■ Provided text

Is it possible to remove all of his posts?


----------



## oklahomawatrfwlr (Jan 31, 2005)

No kidding what a freakshow


----------



## Gohon (Feb 14, 2005)

*DON'T* post in any of the threads he started. It will set of a series of automatic replies. Someone needs to delete them all.


----------



## tail chaser (Sep 24, 2004)

I think he is a peta freak, after getting a pm from him, he is not as young as he appears he is just trying to be a pain. Ban this freak!
TC


----------



## mallardhunter (May 15, 2004)

Yea, a mod. or Chris would have to do it.


----------



## Leo Porcello (Jul 10, 2003)

As dumb as he is I am laughing so hard at some of his stuff I woke my wife up and now I am in trouble. Check his post in the Hiking Forum and in the Trade a Hunt. I must be tired.!!!


----------



## howlplay (Aug 23, 2005)

Seriously we need to contact the authorities on this guy and take him out. 61 posts in one night, he has time to waste. He should have been out scouting a lion with his sweet ninja style moves, sounds like a kid who needs another nintendo game, or maybe mom should be called. Chris, cant you get his IP and ban it? :lol: Although it was funny, until it got childish. So anyways, shot some doves tonite....good way to start the year. Not bad of a day, saw a good number of them. Keep it real guys 8)

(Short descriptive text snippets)
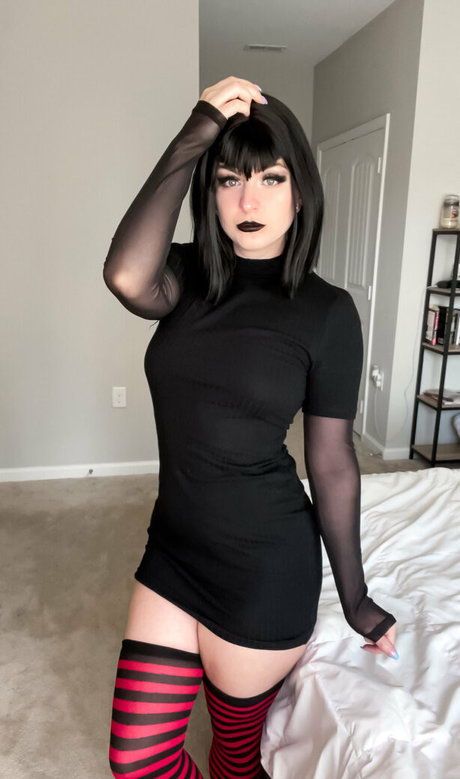 shakethatashefree nude actress image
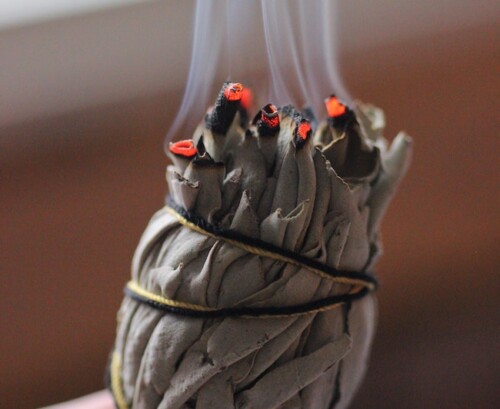 Smudging Sage: 10 Benefits of Burning Sage for Cleansing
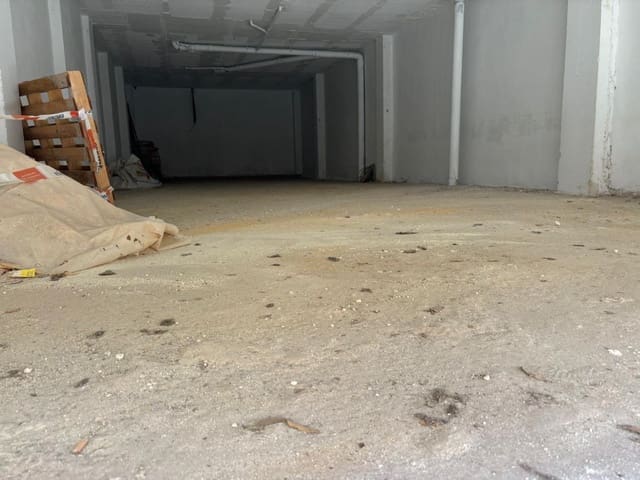 Local Comercial en La Vall d'Uixó en venta - 22.100 € (Ref: 9252547)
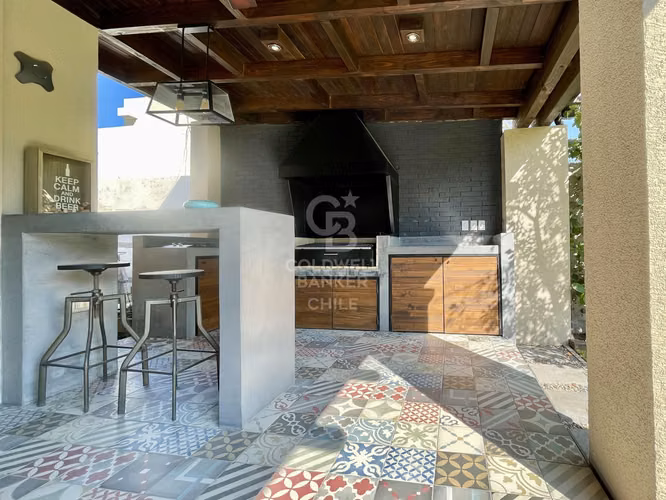 Casa no perimetral- Maravillosa oportunidad Chicureo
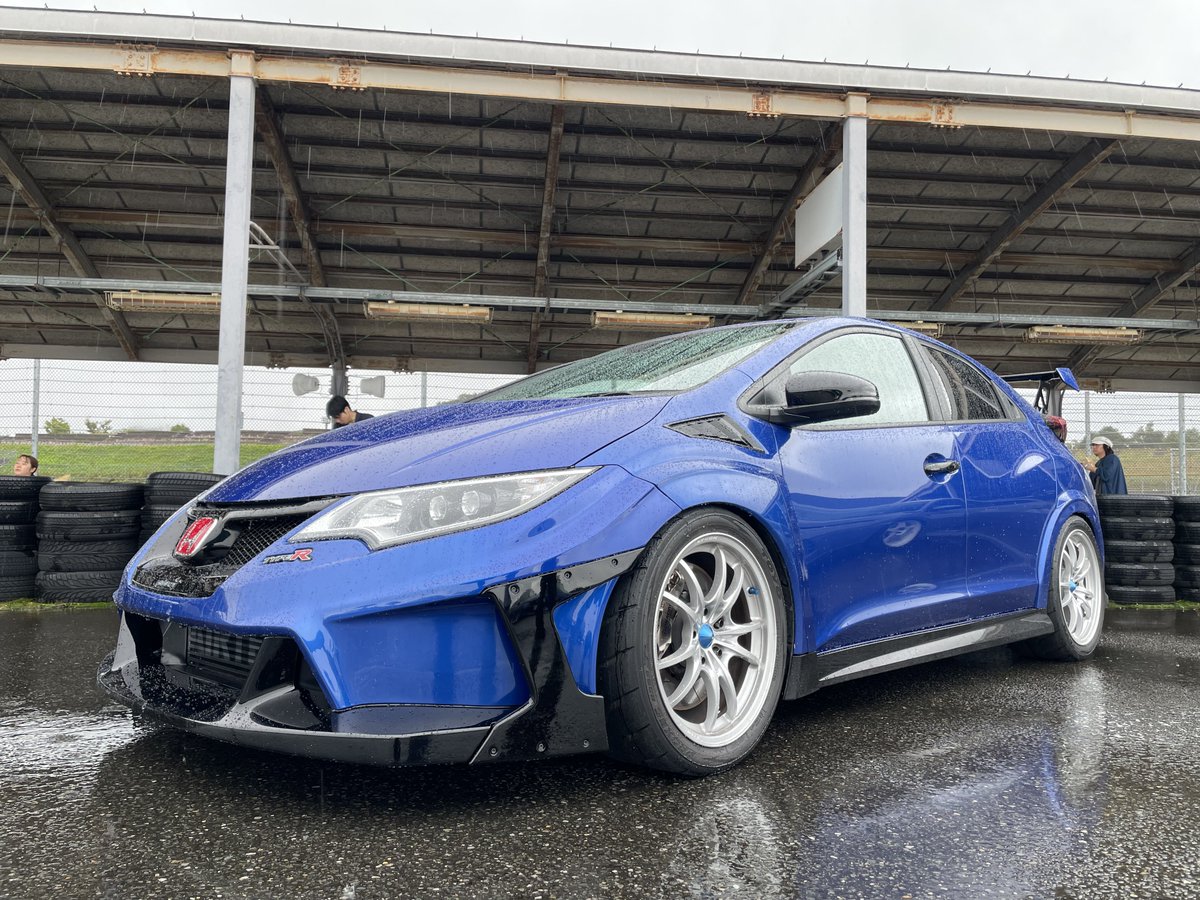 miki_vtec's tweet photo. 初めてUKMT観てきました！
いろんないじり方があって面白かった🙄

知り合いと会ったり、見学に無限後期dc5いてと激アツでした！ https://t.co/Ui8k6D9MfR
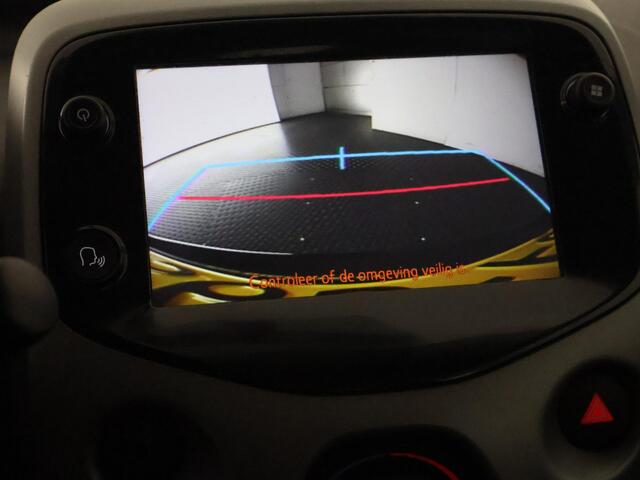 Toyota AYGO 1.0 VVT-i X-Play | Airco | Camera | Bluetooth |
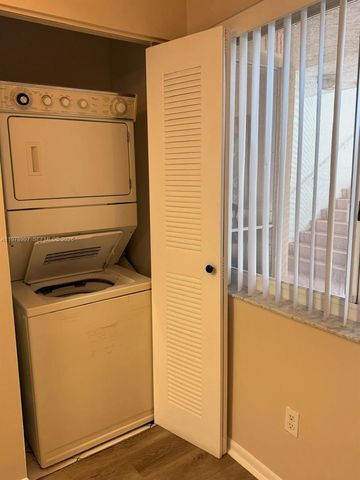 9511 Weldon Cir G315, Tamarac, FL 33321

■ To do
A) Answer these questions using the forum thread:
(i) According to Gohon, what happens if someone posts in any of the threads he started?
(ii) Who does mallardhunter say would have to remove the posts?
(iii) How many posts in one night does howlplay mention?
B) Could you translate this sentence from the forum thread into Spanish: "Someone needs to delete them all."
C) Can you extend the forum thread about the disruptive poster, picking up after its last post?
The records are separate material, unrelated to the forum thread.

■ Answers in order
A)
(i) It sets off a series of automatic replies.
(ii) A mod or Chris.
(iii) 61 posts.

B) Alguien tiene que borrarlos todos.

C)
----------



## Robert A. Langager (Feb 22, 2002)

I got an email and from Aythya and am taking care of it right now. I will call Chris (I am sure he is out hunting) and get him to ban the dude. Meanwhile, I will delete all of the posts. Thanks for the heads up. If this happens y'all can email/PM me and I can fix things, being that I am about 1400 milles from Nodak and don't get to have the fun that you guys do.

RC the enforcer.


----------



## huntin1 (Nov 14, 2003)

k: :rock: :rock: :jammin: :jammin:

:beer: :beer: :beer: :beer:

Oh, and THANKS!!!!

huntin1


----------



## howlplay (Aug 23, 2005)

Looks like funny guy is gone.!


----------



## nodakoutdoors.com (Feb 27, 2002)

Stuff usually goes down when I'm out. 8)

Thanks Robert.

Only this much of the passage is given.